-- begin MATERIAL SHOWN --

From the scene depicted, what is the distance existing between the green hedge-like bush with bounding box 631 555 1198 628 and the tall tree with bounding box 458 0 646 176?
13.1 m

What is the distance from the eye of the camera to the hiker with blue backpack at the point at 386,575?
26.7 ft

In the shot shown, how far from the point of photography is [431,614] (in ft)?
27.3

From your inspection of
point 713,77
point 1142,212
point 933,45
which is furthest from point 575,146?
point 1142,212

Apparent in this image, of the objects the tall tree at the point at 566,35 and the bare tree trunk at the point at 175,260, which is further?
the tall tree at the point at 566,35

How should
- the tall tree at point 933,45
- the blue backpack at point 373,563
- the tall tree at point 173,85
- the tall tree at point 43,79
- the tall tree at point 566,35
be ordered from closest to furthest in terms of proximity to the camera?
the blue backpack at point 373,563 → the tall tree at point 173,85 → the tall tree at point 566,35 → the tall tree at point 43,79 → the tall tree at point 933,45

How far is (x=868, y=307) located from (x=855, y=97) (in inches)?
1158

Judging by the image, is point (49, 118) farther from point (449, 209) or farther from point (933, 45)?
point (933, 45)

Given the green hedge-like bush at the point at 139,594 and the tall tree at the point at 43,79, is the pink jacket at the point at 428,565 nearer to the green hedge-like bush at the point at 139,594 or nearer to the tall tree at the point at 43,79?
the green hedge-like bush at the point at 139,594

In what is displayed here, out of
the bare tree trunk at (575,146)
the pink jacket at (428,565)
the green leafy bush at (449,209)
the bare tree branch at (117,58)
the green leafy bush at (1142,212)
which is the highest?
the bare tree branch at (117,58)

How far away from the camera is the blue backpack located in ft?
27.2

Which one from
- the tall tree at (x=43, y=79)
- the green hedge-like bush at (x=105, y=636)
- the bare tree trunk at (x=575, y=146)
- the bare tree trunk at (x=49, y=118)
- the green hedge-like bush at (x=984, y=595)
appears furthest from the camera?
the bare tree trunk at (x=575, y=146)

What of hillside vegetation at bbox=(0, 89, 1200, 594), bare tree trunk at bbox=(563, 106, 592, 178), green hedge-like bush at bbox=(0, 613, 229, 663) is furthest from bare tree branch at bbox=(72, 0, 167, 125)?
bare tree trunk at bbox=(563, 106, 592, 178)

-- end MATERIAL SHOWN --

[WHAT YOU NEED TO DO]: Extract exactly the lines between the line containing "How far away" and the end of the data, including both.

[SOLUTION TO THE PROBLEM]:
How far away from the camera is the blue backpack located in ft?
27.2

Which one from
- the tall tree at (x=43, y=79)
- the green hedge-like bush at (x=105, y=636)
- the bare tree trunk at (x=575, y=146)
- the bare tree trunk at (x=49, y=118)
- the green hedge-like bush at (x=984, y=595)
appears furthest from the camera?
the bare tree trunk at (x=575, y=146)

What of hillside vegetation at bbox=(0, 89, 1200, 594), bare tree trunk at bbox=(563, 106, 592, 178), green hedge-like bush at bbox=(0, 613, 229, 663) is furthest from bare tree branch at bbox=(72, 0, 167, 125)?
bare tree trunk at bbox=(563, 106, 592, 178)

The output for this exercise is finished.